[Entries excerpted from a collection]
┄┄┄┄┄┄

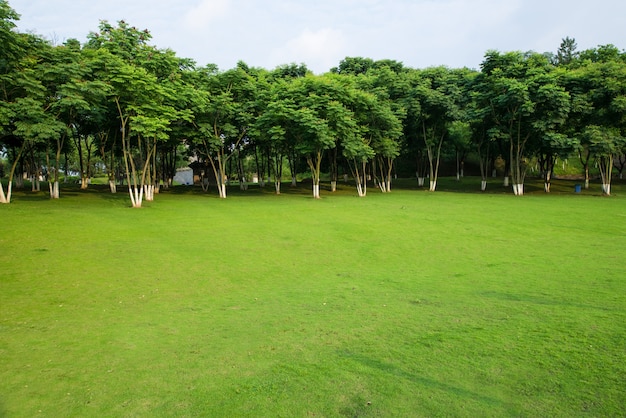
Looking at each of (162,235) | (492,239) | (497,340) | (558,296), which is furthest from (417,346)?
(162,235)

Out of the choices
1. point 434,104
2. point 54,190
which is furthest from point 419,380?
point 434,104

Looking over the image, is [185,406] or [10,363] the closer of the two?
[185,406]

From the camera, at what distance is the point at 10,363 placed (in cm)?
512

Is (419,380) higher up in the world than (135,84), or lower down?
lower down

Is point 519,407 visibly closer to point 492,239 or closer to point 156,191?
point 492,239

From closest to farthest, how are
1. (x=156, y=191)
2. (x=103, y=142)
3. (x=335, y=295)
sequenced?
(x=335, y=295), (x=103, y=142), (x=156, y=191)

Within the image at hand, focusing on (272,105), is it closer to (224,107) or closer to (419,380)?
(224,107)

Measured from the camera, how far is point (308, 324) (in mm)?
6617

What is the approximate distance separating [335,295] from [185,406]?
4523 millimetres

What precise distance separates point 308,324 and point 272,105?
70.8 ft

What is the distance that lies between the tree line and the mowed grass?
8.30 metres

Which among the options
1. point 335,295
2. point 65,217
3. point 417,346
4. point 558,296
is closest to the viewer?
point 417,346

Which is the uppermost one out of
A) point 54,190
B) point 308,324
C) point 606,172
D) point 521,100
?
point 521,100

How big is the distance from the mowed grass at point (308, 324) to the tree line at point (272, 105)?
327 inches
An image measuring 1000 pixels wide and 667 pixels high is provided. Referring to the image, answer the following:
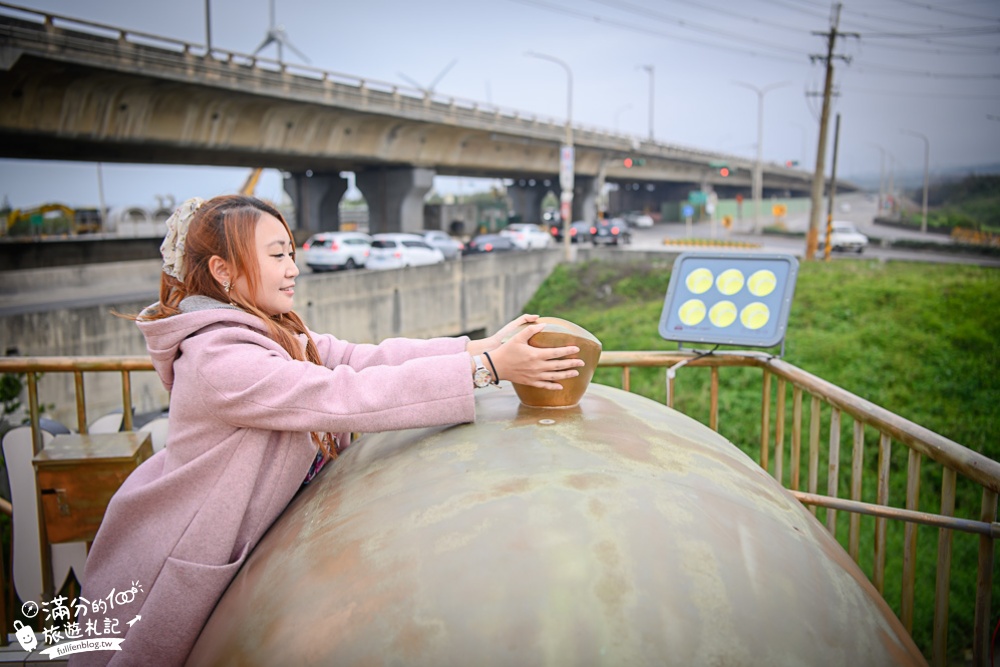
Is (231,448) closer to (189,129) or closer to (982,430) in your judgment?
(982,430)

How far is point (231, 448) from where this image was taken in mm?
1820

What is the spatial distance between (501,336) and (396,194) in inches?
1285

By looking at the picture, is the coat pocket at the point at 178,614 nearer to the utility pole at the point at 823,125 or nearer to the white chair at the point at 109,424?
the white chair at the point at 109,424

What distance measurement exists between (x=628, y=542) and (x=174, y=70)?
22852 millimetres

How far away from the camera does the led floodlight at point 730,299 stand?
3.67m

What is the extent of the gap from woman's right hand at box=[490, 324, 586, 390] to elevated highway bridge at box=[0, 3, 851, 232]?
20.0m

┄┄┄┄┄┄

Rewrite all of the entries above as a numbered list, dropping the blank lines. Leave the pictures out.

Written reply —
1. Looking at each of (162,235) | (492,239) | (497,340) | (558,296), which is furthest from (417,346)?
2. (162,235)
3. Out of the choices
4. 1. point 434,104
5. 2. point 54,190
6. which is furthest from point 419,380?
7. point 434,104
8. Looking over the image, is [185,406] or [10,363] the closer of the two?
9. [185,406]
10. From the camera, at what distance is the point at 10,363 placed (in cm)?
11. 512
12. Is (419,380) higher up in the world than (135,84), or lower down?
13. lower down
14. Is point 519,407 visibly closer to point 492,239 or closer to point 156,191?
15. point 492,239
16. From closest to farthest, how are
17. 1. (x=156, y=191)
18. 2. (x=103, y=142)
19. 3. (x=335, y=295)
20. sequenced?
21. (x=335, y=295), (x=103, y=142), (x=156, y=191)
22. Within the image at hand, focusing on (272,105), is it closer to (224,107) or closer to (419,380)?
23. (224,107)
24. Measured from the camera, how far is point (308, 324) (in mm)?
25. 6617
26. What is the approximate distance separating [335,295] from [185,406]?
27. 4523 millimetres
28. What precise distance separates point 308,324 and point 272,105?
29. 70.8 ft
30. What is the distance that lies between the tree line and the mowed grass?
31. 8.30 metres
32. Which among the options
33. 1. point 335,295
34. 2. point 65,217
35. 3. point 417,346
36. 4. point 558,296
37. is closest to the viewer?
38. point 417,346
39. Which is the uppermost one out of
40. A) point 54,190
41. B) point 308,324
42. C) point 606,172
43. D) point 521,100
44. ?
45. point 521,100
46. How big is the distance from the mowed grass at point (308, 324) to the tree line at point (272, 105)?
47. 327 inches
48. An image measuring 1000 pixels wide and 667 pixels high is provided. Referring to the image, answer the following:
49. Is (231,448) closer to (189,129) or closer to (982,430) in your judgment?
50. (982,430)
51. How far is point (231, 448) from where this image was taken in mm?
52. 1820
53. What is the spatial distance between (501,336) and (396,194) in inches?
54. 1285
55. By looking at the picture, is the coat pocket at the point at 178,614 nearer to the utility pole at the point at 823,125 or nearer to the white chair at the point at 109,424?
56. the white chair at the point at 109,424
57. What distance measurement exists between (x=628, y=542) and (x=174, y=70)?
58. 22852 millimetres
59. How far away from the camera does the led floodlight at point 730,299 stand?
60. 3.67m
61. What is the extent of the gap from woman's right hand at box=[490, 324, 586, 390] to elevated highway bridge at box=[0, 3, 851, 232]?
62. 20.0m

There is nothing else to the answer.